→ **TEXTO APRESENTADO**
= = = = =

Corra! aborda o racismo institucionalizado na sociedade atual

Sem spoilers

Maysa Costa
4 min readDec 27, 2018

Um jovem fotógrafo viaja com a namorada para conhecer os pais dela, chegando lá ele passa por situações desconfortantes e perturbadoras. “Corra!” é o primeiro longa metragem do humorista Jordan Peele que é bastante famoso pelos seus stand ups e esquetes, com esse filme Peele nos mostra que uma premissa aparentemente simples pode entregar um thriller de arrepiar.

Daniel Kaluuya em “Corra!” (2017)

O longa extraí de uma situação básica um resultado muito eficaz, ele se porta bem dentro do que se propõe, constatando que um roteiro simples, mas bem trabalhado é bem melhor que um roteiro mirabolante, mas sem atenção aos detalhes e é esse o acerto do Peele, OS DETALHES. O grande triunfo desse filme não é ter mirabolâncias na trama, mas sim na abordagem, o diretor carrega uma sensibilidade ao nos aproximar do protagonista com os pequenos desconfortos que ele passa ao longo da história.

Ele já abre com um plano sequência com troca de eixo que já nos deixa preso na narrativa e segue com o primeiro ato que apesar de ter um ritmo lento, com alguns clichês de filmes “conhecendo os pais da namorada”, nunca fica tedioso, pois deixa bem claro que há algo de errado acontecendo ali. O segundo ato, mesmo que aparente revelar mais que deveria, traz inquietação e serve para aumentar cada vez mais a nossa curiosidade que nos aferrolha com indagações como “tem realmente algo de errado acontecendo”. Já terceiro ato nos prova que o roteiro nos manipulou e apenas nos fez pensar que estávamos desvendando o mistério (nem de longe ), pois ele cria várias mini encruzilhadas que permite diversos caminhos, mas o espectador não faz ideia de qual ele vai escolher, isso nos permite teorizar sobre cada passo que o filme dá.

Daniel Kaluuya e Allison Williams em “Corra!” (2017)

= = = = =

→ **LINHAS FORNECIDAS**
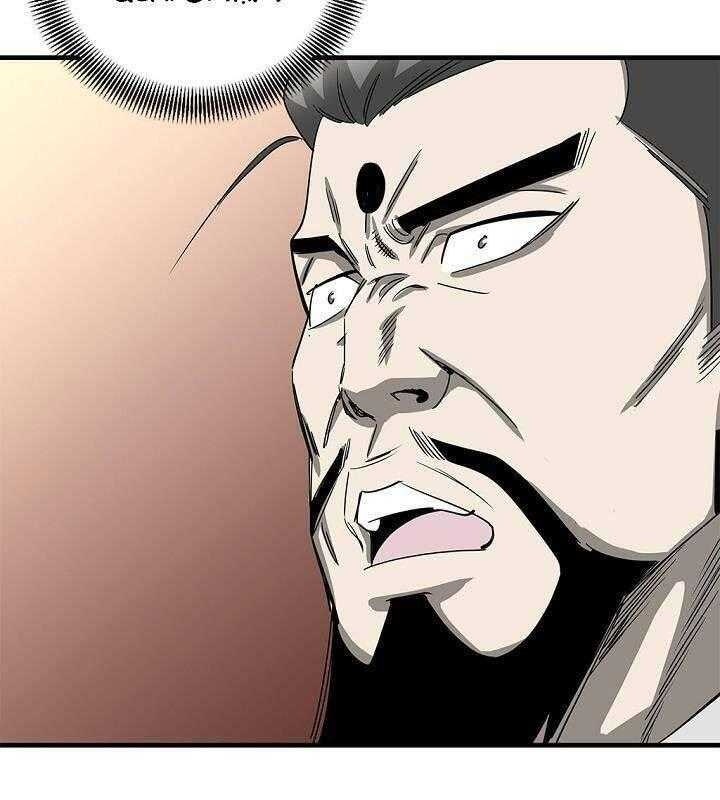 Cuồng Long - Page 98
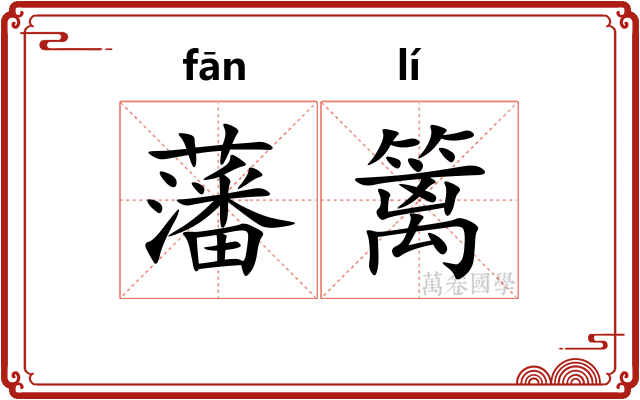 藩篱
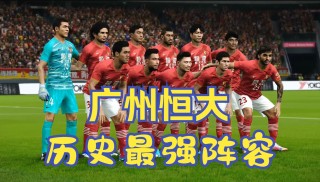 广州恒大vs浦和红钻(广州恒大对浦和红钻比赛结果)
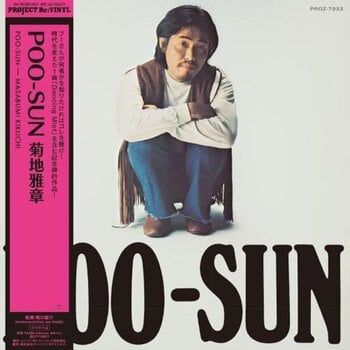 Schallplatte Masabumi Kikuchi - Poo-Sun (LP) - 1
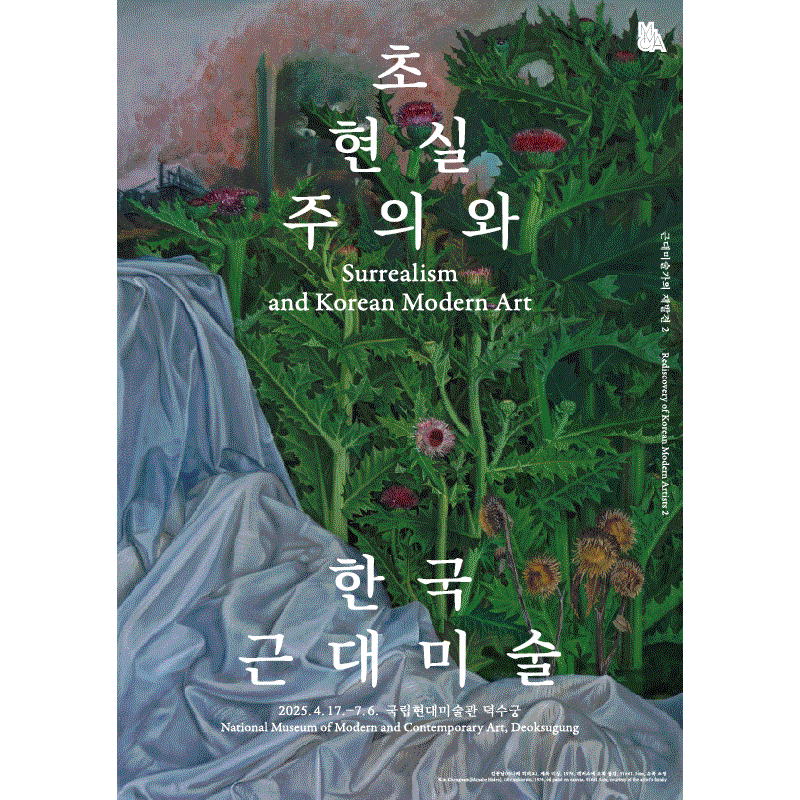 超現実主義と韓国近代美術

= = = = =

→ **OBJETIVO DA TAREFA**
Indique se cada afirmação abaixo está de acordo com a crítica sobre "Corra!", respondendo sim ou não e citando as palavras da crítica que decidem a questão.
1. "Corra!" é o primeiro longa-metragem de Jordan Peele.
2. O primeiro ato do filme tem ritmo rápido.
3. O protagonista viaja com a namorada para conhecer os pais dela.

→ **RESPOSTA**
1. Sim: "“Corra!” é o primeiro longa metragem do humorista Jordan Peele".
2. Não: "apesar de ter um ritmo lento".
3. Sim: "Um jovem fotógrafo viaja com a namorada para conhecer os pais dela".